Problem to solve: Print every line below exactly. Skip the pictures.

─── Supplied information ───

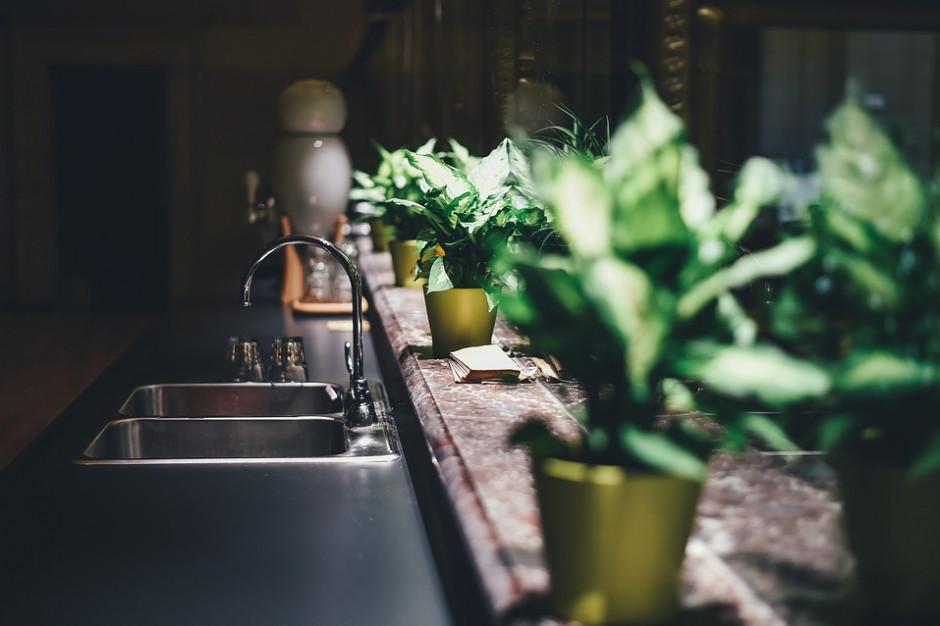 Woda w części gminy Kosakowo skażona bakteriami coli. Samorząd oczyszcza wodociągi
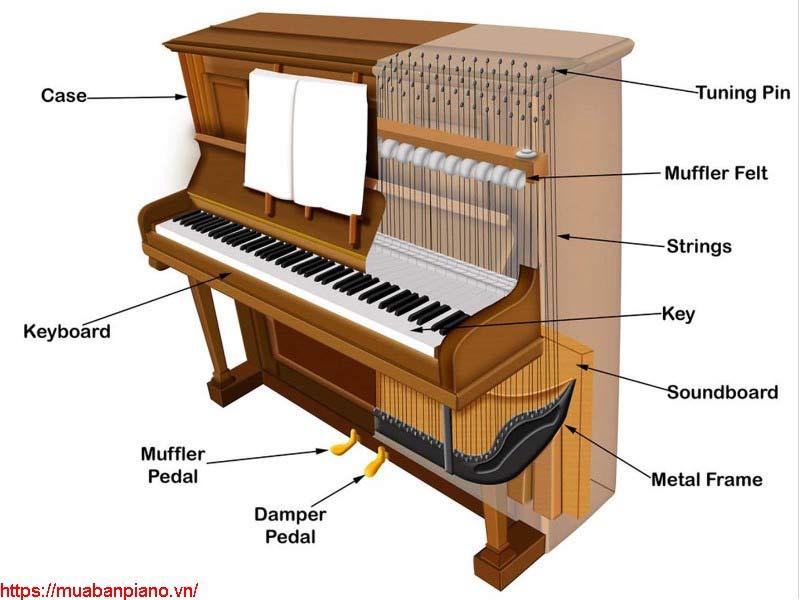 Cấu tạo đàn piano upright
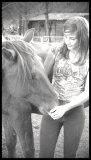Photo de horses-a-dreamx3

───

Output for this task:
 Woda w części gminy Kosakowo skażona bakteriami coli. Samorząd oczyszcza wodociągi
 Cấu tạo đàn piano upright
Photo de horses-a-dreamx3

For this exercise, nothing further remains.